───── Material to process
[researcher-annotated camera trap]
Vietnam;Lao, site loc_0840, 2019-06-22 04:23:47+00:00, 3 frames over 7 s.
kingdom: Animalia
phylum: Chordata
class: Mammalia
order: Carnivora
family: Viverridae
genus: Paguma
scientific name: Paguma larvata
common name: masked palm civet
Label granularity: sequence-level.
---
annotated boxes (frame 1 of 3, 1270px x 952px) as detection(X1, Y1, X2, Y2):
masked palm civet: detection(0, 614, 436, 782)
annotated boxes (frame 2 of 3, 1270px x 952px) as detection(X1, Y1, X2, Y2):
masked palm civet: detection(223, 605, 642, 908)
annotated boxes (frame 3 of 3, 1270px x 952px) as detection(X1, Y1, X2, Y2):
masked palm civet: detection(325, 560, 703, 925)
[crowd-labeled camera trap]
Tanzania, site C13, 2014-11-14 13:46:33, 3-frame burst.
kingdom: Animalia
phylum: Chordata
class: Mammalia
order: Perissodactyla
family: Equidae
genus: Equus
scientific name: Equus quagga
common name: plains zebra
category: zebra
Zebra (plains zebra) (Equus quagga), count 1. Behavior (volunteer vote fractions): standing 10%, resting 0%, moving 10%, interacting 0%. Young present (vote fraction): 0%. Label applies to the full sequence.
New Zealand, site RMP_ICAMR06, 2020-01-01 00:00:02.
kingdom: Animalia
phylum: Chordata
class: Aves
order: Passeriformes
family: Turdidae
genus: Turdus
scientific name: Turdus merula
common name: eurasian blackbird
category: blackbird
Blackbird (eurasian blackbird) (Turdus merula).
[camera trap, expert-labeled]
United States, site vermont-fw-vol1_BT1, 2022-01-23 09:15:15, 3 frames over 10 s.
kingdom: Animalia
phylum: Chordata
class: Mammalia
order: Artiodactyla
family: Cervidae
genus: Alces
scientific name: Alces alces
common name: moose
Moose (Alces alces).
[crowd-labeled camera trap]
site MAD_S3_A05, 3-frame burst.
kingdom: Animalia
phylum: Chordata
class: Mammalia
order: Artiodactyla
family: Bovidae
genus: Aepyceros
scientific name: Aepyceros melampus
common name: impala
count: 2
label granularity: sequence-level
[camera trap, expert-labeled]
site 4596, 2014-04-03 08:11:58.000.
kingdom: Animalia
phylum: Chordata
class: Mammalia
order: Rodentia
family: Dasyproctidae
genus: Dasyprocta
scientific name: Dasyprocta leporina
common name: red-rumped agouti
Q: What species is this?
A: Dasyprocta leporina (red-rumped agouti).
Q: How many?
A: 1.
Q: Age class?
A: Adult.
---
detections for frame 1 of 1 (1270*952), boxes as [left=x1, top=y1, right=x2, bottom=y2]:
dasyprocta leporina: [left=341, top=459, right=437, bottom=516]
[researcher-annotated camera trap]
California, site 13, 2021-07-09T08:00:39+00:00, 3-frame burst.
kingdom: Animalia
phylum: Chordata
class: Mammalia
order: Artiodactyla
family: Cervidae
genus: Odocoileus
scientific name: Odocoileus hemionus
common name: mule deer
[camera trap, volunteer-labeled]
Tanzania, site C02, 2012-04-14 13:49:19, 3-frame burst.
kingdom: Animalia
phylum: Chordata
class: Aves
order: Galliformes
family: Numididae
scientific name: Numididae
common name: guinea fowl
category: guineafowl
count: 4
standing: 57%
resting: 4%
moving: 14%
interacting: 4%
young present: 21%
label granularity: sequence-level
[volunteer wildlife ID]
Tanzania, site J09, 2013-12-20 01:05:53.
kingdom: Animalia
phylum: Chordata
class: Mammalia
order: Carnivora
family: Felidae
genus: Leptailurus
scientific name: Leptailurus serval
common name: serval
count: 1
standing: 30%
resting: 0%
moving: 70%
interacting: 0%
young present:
──────────
Exercise requirements: Give back the entries above exactly as they are, from their first line through the line that contains "scientific name: Equus quagga", both included, with nothing else.

Problem solution:
[researcher-annotated camera trap]
Vietnam;Lao, site loc_0840, 2019-06-22 04:23:47+00:00, 3 frames over 7 s.
kingdom: Animalia
phylum: Chordata
class: Mammalia
order: Carnivora
family: Viverridae
genus: Paguma
scientific name: Paguma larvata
common name: masked palm civet
Label granularity: sequence-level.
---
annotated boxes (frame 1 of 3, 1270px x 952px) as detection(X1, Y1, X2, Y2):
masked palm civet: detection(0, 614, 436, 782)
annotated boxes (frame 2 of 3, 1270px x 952px) as detection(X1, Y1, X2, Y2):
masked palm civet: detection(223, 605, 642, 908)
annotated boxes (frame 3 of 3, 1270px x 952px) as detection(X1, Y1, X2, Y2):
masked palm civet: detection(325, 560, 703, 925)
[crowd-labeled camera trap]
Tanzania, site C13, 2014-11-14 13:46:33, 3-frame burst.
kingdom: Animalia
phylum: Chordata
class: Mammalia
order: Perissodactyla
family: Equidae
genus: Equus
scientific name: Equus quagga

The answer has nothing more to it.